▶ _Lesetext_
Von Klaus Bonanomi - Am 7. Juli 2005 vor­mit­tags, als die Bomben in der Londoner Metro und im roten Doppeldeckerbus hoch­gin­gen, war ich im neu­en Zentrum Paul Klee ver­sun­ken in die Betrachtung der Sammlung, der Sonderausstellung «Nulle dies sine linea» über das Schaffen Paul Klees in sei­nem letz­ten Lebensjahr, ver­sun­ken in die Betrachtung der wun­der­bar leich­ten, trans­pa­ren­ten Architektur Renzo Pianos… Ich war für eini­ge Stunden weit, weit weg, in einer ande­ren Welt. Und dann gegen Abend eine hef­ti­ge Rückkehr ins Hier und Jetzt: Am Bahnhof ver­teil­ten Kolporteure eine Blick-Sondernummer zu den Terror-Anschlägen von London. Keine acht Stunden nach den Attentaten hat­te es der Blick fer­tig gebracht, mit einer Extra-Ausgabe in den Bahnhöfen von Zürich, Basel und Bern prä­sent zu sein; die Blätter gin­gen weg wie war­me Weggli.

Neben vie­len Fotos, einem Korrespondentenbericht und Agenturtexten ent­hielt das acht­sei­ti­ge Extrablatt auch eine Kopie des (angeb­li­chen?) Al-Kaida-Bekennerschreibens in ara­bi­scher Schrift. Eine jour­na­li­sti­sche und logi­sti­sche Extraleistung: Damit das Extrablatt ab 17 Uhr den Pendlern in den gros­sen Bahnhöfen abge­ge­ben wer­den konn­te, muss­te unter gros­sem Zeitdruck gear­bei­tet wer­den. «Gegen Mittag ver­dich­te­ten sich die Meldungen aus London zu einem immer schlim­me­ren Bild. Wir merk­ten, dass dies wirk­lich ein gros­ses Ereignis war, und ent­schie­den uns des­halb gegen 13 Uhr, ein Extra-Blatt her­aus­zu­ge­ben», erklär­te mir Rolf Cavalli, der für das Extrablatt ver­ant­wort­li­che Blick-Redaktor. «Vor 15 Uhr war bereits Redaktionsschluss. Dann leg­te die Druckerei in Adligenswil eine Sonderschicht ein, und die druck­fri­schen Zeitungen wur­den an die Verteilzentren gefah­ren und von eigens auf­ge­bo­te­nen Verträgern unter die Leute gebracht. Das alles funk­tio­nier­te nur dank gutem Teamwork!»

▶ _Aufgaben_
1. Nenne alle Städte, in deren Bahnhöfen das Blick-Extrablatt laut dem Text über das Extrablatt präsent war.
2. Schreibe aus dem Text über das Blick-Extrablatt den Abschnitt wortgetreu ab, der bei den Worten "Von Klaus Bonanomi" beginnt und nach "wie war­me Weggli." endet.
3. Setze den Text über das Blick-Extrablatt im Anschluss an seinen letzten Satz fort.
Die anschließenden Zeilen haben mit dem Text nichts zu tun.

▶ _Bereitgestellte Daten_
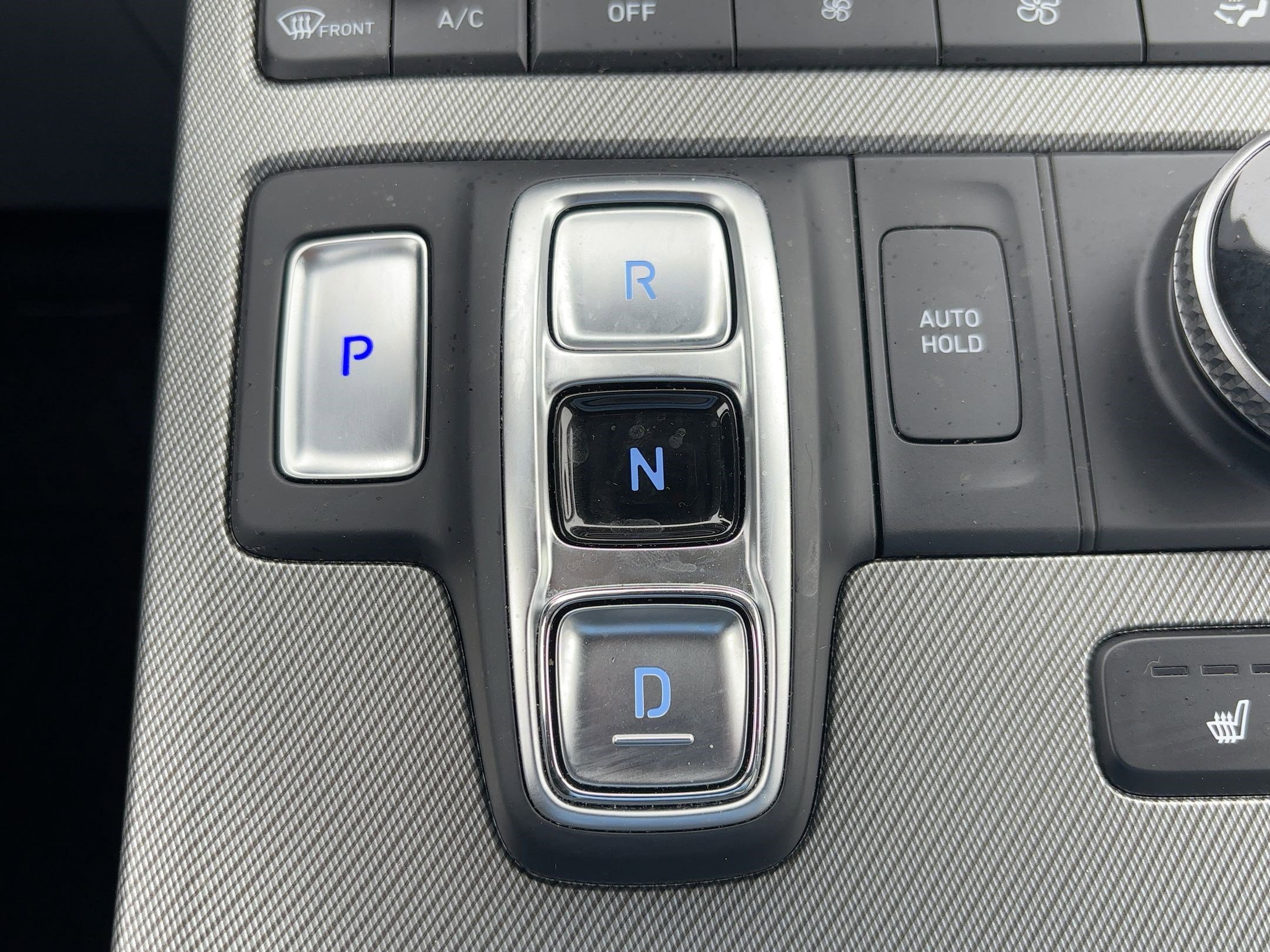 Used 2024 Hyundai Palisade SEL image 26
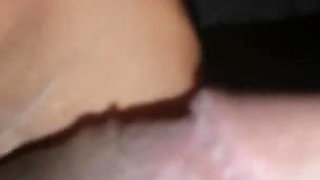 My Maid Has Interesting Suck Habits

▶ _Lösungen_
1. Zürich, Basel, Bern

2.
Von Klaus Bonanomi - Am 7. Juli 2005 vor­mit­tags, als die Bomben in der Londoner Metro und im roten Doppeldeckerbus hoch­gin­gen, war ich im neu­en Zentrum Paul Klee ver­sun­ken in die Betrachtung der Sammlung, der Sonderausstellung «Nulle dies sine linea» über das Schaffen Paul Klees in sei­nem letz­ten Lebensjahr, ver­sun­ken in die Betrachtung der wun­der­bar leich­ten, trans­pa­ren­ten Architektur Renzo Pianos… Ich war für eini­ge Stunden weit, weit weg, in einer ande­ren Welt. Und dann gegen Abend eine hef­ti­ge Rückkehr ins Hier und Jetzt: Am Bahnhof ver­teil­ten Kolporteure eine Blick-Sondernummer zu den Terror-Anschlägen von London. Keine acht Stunden nach den Attentaten hat­te es der Blick fer­tig gebracht, mit einer Extra-Ausgabe in den Bahnhöfen von Zürich, Basel und Bern prä­sent zu sein; die Blätter gin­gen weg wie war­me Weggli.

3.
Und dann muss­te die Redaktion die «nor­ma­le» Blick-Ausgabe des näch­sten Tages pro­du­zie­ren – noch­mals zehn Seiten, dies­mal mit mehr Hintergrund, Interviews und Einschätzungen. – Viel Aufmerksamkeit also für die Bombenleger! Betreiben der Blick und die ande­ren Medien damit nicht letzt­lich das Geschäft der Terroristen, die ja buch­stäb­lich um jeden Preis die öffent­li­che Wirkung suchen? Blick-Mann Cavalli ant­wor­tet auf mei­ne Frage klar: «Nein! Die weit­aus gröss­te Wirkung haben die TV-Bilder von CNN und BBC. Den Terroristen ist es doch egal, ob in einem klei­nen Land wie der Schweiz noch eini­ge zehn­tau­send Extrablätter gedruckt wer­den!»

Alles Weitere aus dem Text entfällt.